She is sometimes confused with American actress Fran Ryan.

Madge Winifred Ryan (8 January 1919 – 9 January 1994) was an Australian actress, known for her stage and film roles in the United Kingdom, including London stage productions of Entertaining Mr Sloane (1964), Philadelphia, Here I Come (1967), and Medea (1993). She also starred in the Broadway production of Summer of the Seventeenth Doll (1958).  
 
Her film appearances included Summer Holiday (1963), A Clockwork Orange (1971), Frenzy (1972), and Who Is Killing the Great Chefs of Europe? (1978).

Between 1969 and 1975, Eric Idle,  (married to Lyn Ashley),  was Ryan's son-in-law.

Early life
Ryan was born in Townsville, Australia. Her daughter Lyn Ashley is also an actress.

Career

Ryan established herself as a theatre actor and member of the Independent Co. in Sydney, Australia, playing the role of Birdie Hubbard in The Little Foxes at the Independent and the Princess Theatres in 1948, while living in Epping, then a rural setting on Sydney’s outer fringe.

= PROVIDED MATERIAL =

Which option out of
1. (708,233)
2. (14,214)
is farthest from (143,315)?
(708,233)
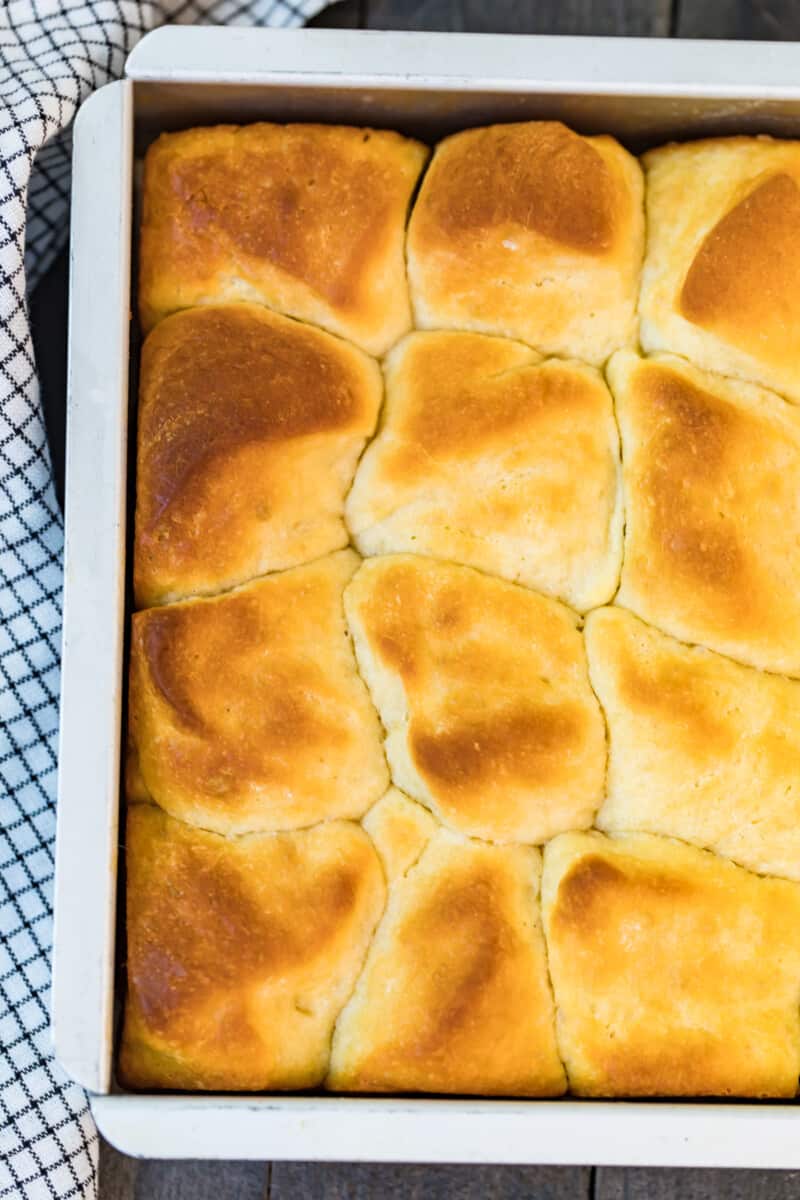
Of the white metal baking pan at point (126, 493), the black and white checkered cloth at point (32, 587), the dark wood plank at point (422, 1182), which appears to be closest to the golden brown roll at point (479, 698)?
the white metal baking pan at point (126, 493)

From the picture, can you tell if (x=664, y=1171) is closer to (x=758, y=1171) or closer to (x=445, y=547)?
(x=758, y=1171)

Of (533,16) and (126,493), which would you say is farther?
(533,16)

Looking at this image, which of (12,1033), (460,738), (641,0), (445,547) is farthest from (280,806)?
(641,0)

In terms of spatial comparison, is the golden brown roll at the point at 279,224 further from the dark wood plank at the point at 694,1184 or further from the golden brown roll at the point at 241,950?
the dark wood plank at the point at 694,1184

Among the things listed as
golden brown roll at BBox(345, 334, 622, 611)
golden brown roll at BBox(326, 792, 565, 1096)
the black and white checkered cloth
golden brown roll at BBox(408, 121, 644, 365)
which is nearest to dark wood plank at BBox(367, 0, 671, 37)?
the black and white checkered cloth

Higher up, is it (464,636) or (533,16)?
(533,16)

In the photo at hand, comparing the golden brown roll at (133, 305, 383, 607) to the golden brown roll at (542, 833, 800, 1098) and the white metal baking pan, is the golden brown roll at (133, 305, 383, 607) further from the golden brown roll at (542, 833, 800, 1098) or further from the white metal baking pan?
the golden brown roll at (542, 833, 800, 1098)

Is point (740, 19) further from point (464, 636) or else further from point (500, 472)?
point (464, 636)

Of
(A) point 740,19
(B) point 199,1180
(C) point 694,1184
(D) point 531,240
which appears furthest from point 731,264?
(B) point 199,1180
==
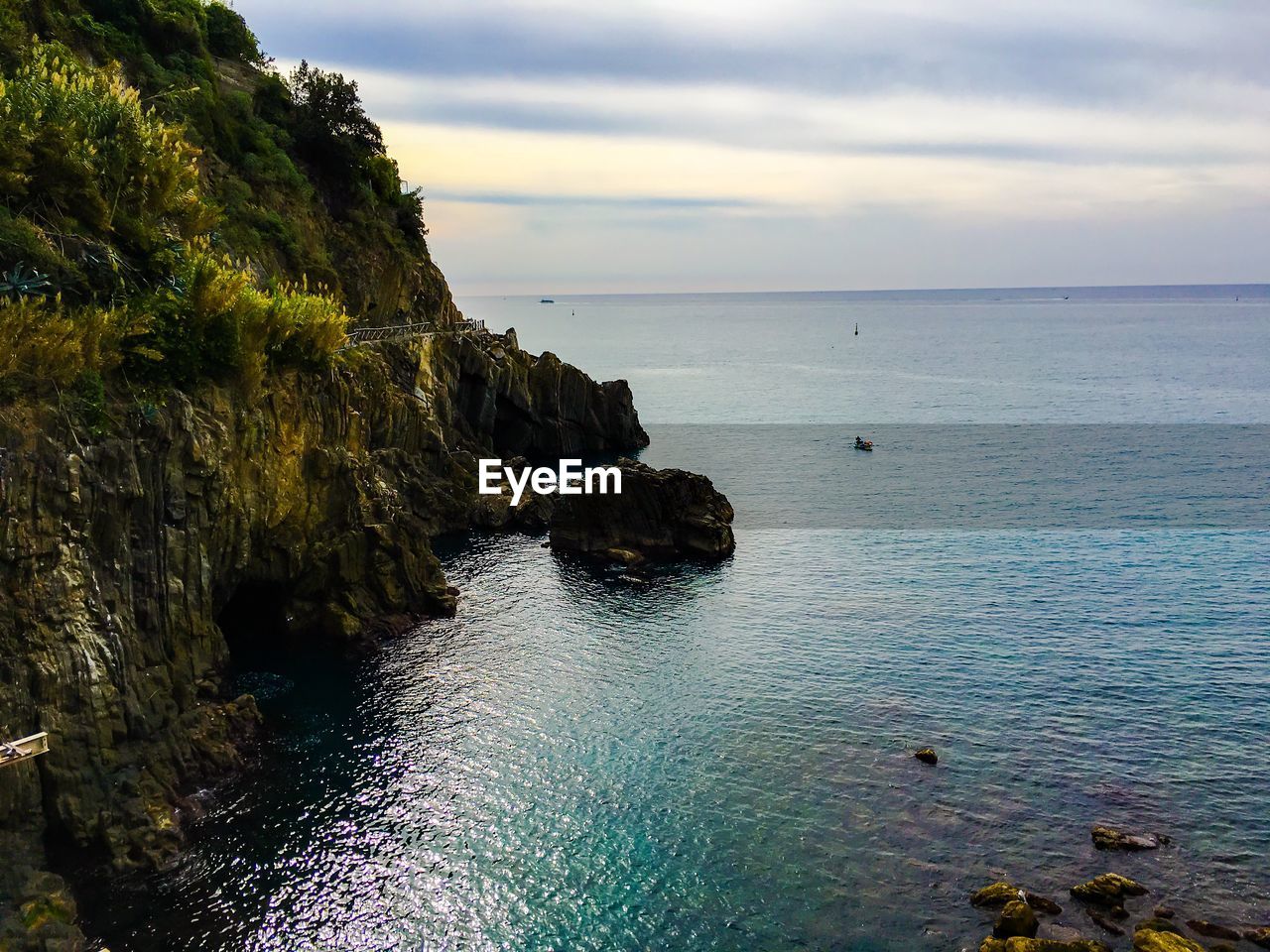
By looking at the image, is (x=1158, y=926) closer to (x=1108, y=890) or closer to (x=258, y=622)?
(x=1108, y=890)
==
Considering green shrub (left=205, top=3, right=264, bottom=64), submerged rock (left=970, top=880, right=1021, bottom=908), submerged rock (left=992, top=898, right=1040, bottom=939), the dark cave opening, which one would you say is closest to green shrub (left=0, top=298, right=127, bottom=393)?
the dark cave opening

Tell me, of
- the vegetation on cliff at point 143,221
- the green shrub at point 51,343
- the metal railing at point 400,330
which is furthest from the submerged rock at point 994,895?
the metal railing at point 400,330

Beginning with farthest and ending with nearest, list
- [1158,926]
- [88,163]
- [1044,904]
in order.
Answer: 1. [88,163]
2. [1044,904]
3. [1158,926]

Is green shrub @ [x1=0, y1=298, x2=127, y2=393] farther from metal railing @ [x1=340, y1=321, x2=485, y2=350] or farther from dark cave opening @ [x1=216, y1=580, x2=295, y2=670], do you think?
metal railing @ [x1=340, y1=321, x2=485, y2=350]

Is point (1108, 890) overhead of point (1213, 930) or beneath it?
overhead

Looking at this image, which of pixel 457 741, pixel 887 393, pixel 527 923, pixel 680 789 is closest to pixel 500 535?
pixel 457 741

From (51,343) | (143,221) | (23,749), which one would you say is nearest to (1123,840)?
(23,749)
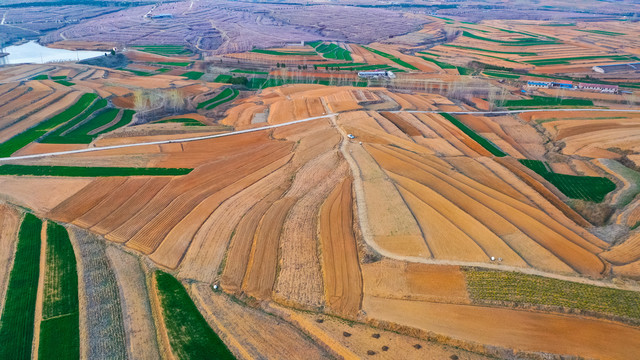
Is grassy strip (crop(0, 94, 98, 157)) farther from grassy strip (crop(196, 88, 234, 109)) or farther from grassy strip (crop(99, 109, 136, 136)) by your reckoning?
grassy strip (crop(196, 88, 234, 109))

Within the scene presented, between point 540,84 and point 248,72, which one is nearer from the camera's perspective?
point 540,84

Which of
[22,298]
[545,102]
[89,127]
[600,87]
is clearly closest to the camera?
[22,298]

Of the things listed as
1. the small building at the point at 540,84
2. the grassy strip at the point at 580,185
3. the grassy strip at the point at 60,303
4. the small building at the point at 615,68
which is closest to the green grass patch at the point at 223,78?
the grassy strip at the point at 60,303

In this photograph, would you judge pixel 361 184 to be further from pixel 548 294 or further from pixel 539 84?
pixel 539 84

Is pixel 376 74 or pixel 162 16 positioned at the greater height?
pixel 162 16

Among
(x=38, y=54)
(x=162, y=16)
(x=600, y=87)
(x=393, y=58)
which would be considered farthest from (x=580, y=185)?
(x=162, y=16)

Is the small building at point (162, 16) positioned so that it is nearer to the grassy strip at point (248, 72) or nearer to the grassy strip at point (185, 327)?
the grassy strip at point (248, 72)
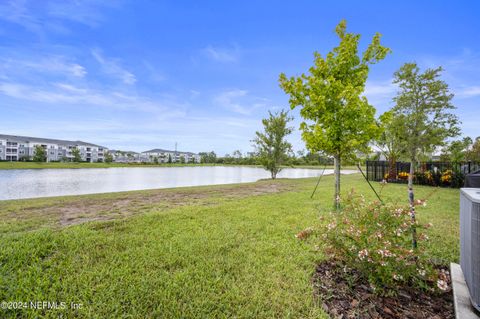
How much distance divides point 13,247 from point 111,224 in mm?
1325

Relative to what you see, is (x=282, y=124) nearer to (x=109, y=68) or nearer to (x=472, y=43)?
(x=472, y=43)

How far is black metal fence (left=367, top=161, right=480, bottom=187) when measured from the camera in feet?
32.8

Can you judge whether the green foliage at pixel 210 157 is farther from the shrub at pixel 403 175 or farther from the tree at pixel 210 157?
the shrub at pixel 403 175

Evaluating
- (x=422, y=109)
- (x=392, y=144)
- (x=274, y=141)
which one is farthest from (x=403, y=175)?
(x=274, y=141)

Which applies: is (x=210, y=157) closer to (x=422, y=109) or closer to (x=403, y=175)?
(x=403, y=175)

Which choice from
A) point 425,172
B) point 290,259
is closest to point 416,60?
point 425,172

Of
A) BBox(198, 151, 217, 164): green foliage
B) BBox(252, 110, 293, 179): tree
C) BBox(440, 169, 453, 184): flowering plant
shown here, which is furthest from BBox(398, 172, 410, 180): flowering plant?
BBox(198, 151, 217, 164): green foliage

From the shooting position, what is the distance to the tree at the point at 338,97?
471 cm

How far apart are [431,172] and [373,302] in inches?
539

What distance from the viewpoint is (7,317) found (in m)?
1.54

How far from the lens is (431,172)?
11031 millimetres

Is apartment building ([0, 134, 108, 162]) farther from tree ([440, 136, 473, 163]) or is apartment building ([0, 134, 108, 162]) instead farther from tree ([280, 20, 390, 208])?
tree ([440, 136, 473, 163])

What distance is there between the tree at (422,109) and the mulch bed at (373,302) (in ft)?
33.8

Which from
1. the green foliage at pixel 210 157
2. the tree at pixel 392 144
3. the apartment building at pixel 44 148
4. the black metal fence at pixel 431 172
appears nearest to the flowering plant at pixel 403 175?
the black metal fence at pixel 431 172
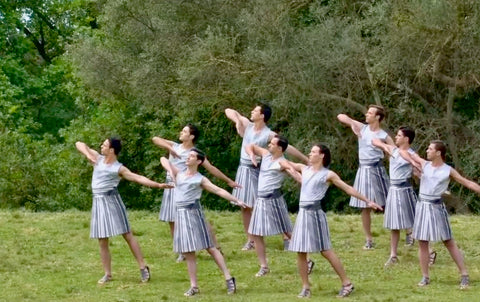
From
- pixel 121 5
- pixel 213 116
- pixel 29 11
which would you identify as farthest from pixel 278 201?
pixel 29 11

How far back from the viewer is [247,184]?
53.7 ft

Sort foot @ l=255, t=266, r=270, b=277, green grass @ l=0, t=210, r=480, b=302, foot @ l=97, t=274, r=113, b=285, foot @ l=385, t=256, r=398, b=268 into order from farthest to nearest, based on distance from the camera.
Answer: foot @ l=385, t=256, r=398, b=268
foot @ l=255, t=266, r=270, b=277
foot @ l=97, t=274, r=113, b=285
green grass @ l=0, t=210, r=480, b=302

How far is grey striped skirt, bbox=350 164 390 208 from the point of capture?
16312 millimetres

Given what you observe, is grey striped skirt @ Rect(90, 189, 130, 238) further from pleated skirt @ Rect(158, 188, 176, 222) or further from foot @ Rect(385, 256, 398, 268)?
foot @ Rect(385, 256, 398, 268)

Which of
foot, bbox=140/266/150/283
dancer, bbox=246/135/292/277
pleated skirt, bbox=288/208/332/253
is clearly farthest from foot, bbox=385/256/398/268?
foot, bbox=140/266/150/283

= PROBLEMS AND TASKS =
(1) Write out the Madge Ryan passage from "Between 1969 and" to "Sydney’s outer fringe.".
(2) Translate this sentence from the Madge Ryan passage into French: "Her daughter Lyn Ashley is also an actress."
(3) According to the Madge Ryan passage, is each statement true? Answer yes or no for each and quote the deciding words.
(a) Ryan was born in Sydney.
(b) Ryan starred in the Broadway production of Summer of the Seventeenth Doll.
(c) In 1948 Ryan played Birdie Hubbard in The Little Foxes.

= TASK RESPONSES =
(1)
Between 1969 and 1975, Eric Idle,  (married to Lyn Ashley),  was Ryan's son-in-law.

Early life
Ryan was born in Townsville, Australia. Her daughter Lyn Ashley is also an actress.

Career

Ryan established herself as a theatre actor and member of the Independent Co. in Sydney, Australia, playing the role of Birdie Hubbard in The Little Foxes at the Independent and the Princess Theatres in 1948, while living in Epping, then a rural setting on Sydney’s outer fringe.

(2) Sa fille Lyn Ashley est également actrice.

(3)
(a) No: "Ryan was born in Townsville, Australia."
(b) Yes: "She also starred in the Broadway production of Summer of the Seventeenth Doll (1958)."
(c) Yes: "playing the role of Birdie Hubbard in The Little Foxes at the Independent and the Princess Theatres in 1948"